* _Exercise requirements_:
(A) In the passage on recurring problems, what three levels of a challenge does it say to be aware of?
(B) Reproduce the part of the passage on recurring problems between "Hardly anybody stops" and "again and again?", inclusive, word for word.
--- Excerpted passage Enclosed Below ---
Hardly anybody stops to ask why the problem came back. Even fewer ask tougher questions, like what type of thinking and behavior led to this problem in the first place. Most are simply back into problem-solving mode. People should start asking those questions more, as it would lead to better dialouge towards a more thorough diagnosis of the challenge(s) being faced. Ever heard a varition of the Albert Einstein quote, "you can't solve a problem the same thinking that created it?". That is especially true with complex challenges.


But why? And furthermore, why do they keep recurring again and again?

The answer is due to not looking . Most people look at a problem from only the beyond the surface level evidence or data or the challenge. To look deeper and broader at a challenge, it is helpful to know what levels of the challenge you are looking at. For simplicity's sake, there are 3 levels to be aware of: Events: This is where most people are focused on. The market crashed. The nation is at war. The company lost 20% of market share "overnight". While helpful in many cases, this level of view is limited to understanding complex challenges. Behavioral: Some people focus at this level. This where patterns and trends can be determined. Those who produce financial or economic forecasts are focused at this level. Other examples include tracking quartrly profits and revenue, sales over time, etc. This level requires a level of skill and discipline to both understand the patterns of behavior occurring, and then translate them to those who are not as keenly aware. But that is not always deep enough to understand how and why the problematic patterns continue to occur over time. Structural: This is the level very few get to or understand. But it is the level that produces the most useful insights into how the problematic patterns continue to occur. This type of thinking and analysis requires the participants to shift from a linear process (A causes B), to loop thinking (A causes B, which over time B eventually effects A). This is where structural issues in organizations, like pervasive incentive structures in sales departments that reward individual effort over collaborative work, reporting requirements that pull people away from the work the reports are meant to measure, or cost-cutting cycles that erode the capacity needed to generate future revenue.


Note I didn't claim that structural levels of view answer the "why". I believe that that the discovery of how a challenge or challenges' system is structurally built can lead to the why, with good inquiry skills and awareness around the mindsets and assumptions that created the governance of the challenge. Asking questions like "what assumptions are we making that allow this challenge to continue?" is a great type of question for uncovering the "why", for example. This all sounds nice and neat, but that could not be further from the truth. In practice, it is remarkably difficult to do. A room full of smart, experienced people will instinctively move past the diagnosis phase. Years and years of this behavior governs this instinct. Someone will say "what we should do is..." within the first five minutes. You may or may not get some disagreement, and another idea or two on how to act isw presented. The best of the few will get elected to move forward. Solution-forward thinking is not a bad instinct, per say. But in complexity, it is simply being executed too early in the process. A longer and more thorough diagnosis is typically needed. Then, with the discipline of experimentation, can a solution or solutions be offered. This is important for groups that like to sit in diagnosis far too long, and fear any kind of action!
--- End of Enclosed Excerpted passage ---
--- Recorded data Enclosed Below ---
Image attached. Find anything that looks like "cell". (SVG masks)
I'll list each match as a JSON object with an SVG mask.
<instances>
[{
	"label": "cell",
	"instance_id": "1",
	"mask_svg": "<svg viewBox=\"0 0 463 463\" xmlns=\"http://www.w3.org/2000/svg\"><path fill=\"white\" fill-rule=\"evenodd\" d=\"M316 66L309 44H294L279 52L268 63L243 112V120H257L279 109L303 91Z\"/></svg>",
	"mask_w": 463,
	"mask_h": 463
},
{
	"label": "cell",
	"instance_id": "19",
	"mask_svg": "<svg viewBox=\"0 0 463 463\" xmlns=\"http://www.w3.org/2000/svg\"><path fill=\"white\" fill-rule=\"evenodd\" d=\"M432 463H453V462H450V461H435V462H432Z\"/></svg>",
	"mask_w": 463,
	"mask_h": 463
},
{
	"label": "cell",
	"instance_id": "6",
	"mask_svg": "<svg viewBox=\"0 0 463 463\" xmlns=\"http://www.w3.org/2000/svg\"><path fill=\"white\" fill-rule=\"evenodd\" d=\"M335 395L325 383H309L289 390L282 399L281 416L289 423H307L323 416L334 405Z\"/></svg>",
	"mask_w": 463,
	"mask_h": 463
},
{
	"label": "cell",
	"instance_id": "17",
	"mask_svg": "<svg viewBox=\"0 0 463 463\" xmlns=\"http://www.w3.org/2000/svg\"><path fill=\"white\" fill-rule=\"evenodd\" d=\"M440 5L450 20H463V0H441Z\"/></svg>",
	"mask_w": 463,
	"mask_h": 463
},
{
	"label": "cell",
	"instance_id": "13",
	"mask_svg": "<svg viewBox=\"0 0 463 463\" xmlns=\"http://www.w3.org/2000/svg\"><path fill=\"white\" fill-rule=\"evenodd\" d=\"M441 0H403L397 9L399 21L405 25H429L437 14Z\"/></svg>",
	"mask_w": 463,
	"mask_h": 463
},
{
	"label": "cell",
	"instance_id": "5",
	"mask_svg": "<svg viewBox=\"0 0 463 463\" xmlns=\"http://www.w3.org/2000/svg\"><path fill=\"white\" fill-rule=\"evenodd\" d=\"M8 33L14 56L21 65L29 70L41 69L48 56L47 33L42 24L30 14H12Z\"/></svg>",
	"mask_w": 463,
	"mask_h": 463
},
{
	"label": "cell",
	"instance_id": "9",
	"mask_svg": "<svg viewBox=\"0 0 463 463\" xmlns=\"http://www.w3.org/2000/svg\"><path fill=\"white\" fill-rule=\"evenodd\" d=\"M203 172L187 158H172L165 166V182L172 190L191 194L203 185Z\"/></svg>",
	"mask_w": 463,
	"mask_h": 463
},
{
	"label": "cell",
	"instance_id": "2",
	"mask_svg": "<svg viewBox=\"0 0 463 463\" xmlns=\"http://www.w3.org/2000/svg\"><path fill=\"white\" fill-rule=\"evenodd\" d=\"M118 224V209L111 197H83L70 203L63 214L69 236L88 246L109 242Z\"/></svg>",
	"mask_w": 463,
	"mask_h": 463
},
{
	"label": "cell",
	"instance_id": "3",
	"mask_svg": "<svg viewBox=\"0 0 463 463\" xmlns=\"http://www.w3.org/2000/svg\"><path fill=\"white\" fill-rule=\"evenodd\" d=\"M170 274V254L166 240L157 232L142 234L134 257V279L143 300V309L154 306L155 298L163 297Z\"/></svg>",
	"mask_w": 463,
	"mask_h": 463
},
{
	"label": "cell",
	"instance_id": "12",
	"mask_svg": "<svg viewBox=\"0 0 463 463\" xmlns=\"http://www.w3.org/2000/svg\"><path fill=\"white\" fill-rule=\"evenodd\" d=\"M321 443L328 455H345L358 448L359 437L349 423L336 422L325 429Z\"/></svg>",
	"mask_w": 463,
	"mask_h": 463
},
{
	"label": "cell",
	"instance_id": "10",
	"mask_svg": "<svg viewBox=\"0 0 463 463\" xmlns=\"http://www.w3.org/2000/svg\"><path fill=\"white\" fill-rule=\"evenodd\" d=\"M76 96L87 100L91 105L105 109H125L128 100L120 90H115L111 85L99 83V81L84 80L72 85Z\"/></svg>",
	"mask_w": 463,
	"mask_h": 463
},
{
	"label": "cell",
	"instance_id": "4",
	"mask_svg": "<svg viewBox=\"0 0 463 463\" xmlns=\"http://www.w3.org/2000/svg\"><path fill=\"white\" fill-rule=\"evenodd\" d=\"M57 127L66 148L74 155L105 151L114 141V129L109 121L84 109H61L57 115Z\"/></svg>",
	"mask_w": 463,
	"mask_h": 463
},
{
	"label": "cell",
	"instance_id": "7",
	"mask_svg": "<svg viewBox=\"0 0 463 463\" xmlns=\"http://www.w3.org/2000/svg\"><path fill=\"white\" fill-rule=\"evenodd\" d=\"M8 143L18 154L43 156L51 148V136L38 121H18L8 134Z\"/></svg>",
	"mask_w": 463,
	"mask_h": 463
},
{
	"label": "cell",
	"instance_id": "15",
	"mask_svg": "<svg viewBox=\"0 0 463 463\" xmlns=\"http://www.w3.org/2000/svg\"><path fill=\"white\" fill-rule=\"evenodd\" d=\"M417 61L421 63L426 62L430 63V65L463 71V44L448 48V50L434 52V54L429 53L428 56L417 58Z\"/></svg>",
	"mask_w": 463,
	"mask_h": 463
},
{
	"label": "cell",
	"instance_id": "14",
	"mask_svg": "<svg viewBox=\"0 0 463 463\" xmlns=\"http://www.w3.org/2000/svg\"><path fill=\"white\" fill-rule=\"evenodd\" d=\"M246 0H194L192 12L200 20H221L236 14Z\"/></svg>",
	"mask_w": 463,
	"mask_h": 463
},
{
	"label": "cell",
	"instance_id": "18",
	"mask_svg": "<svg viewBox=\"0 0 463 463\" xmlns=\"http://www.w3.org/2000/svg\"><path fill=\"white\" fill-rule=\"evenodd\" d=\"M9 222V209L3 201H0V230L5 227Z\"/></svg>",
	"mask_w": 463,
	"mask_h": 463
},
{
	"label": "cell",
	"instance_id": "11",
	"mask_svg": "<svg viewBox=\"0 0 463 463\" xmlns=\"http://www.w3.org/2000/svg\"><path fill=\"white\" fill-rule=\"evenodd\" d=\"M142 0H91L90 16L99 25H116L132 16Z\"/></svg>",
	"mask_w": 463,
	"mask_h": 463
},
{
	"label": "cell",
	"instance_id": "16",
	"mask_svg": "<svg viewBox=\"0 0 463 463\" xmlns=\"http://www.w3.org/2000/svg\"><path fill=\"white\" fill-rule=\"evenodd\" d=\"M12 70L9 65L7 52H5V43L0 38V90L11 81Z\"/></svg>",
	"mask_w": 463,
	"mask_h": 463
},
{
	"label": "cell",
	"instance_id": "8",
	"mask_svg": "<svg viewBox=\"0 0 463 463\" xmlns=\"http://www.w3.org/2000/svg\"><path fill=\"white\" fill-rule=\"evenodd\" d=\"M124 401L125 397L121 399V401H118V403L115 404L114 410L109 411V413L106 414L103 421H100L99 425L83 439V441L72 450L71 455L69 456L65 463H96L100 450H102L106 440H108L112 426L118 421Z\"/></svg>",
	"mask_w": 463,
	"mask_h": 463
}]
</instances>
--- End of Enclosed Recorded data ---
* _Per-task answers_:
(A) Events, behavioral, and structural.

(B)
Hardly anybody stops to ask why the problem came back. Even fewer ask tougher questions, like what type of thinking and behavior led to this problem in the first place. Most are simply back into problem-solving mode. People should start asking those questions more, as it would lead to better dialouge towards a more thorough diagnosis of the challenge(s) being faced. Ever heard a varition of the Albert Einstein quote, "you can't solve a problem the same thinking that created it?". That is especially true with complex challenges.


But why? And furthermore, why do they keep recurring again and again?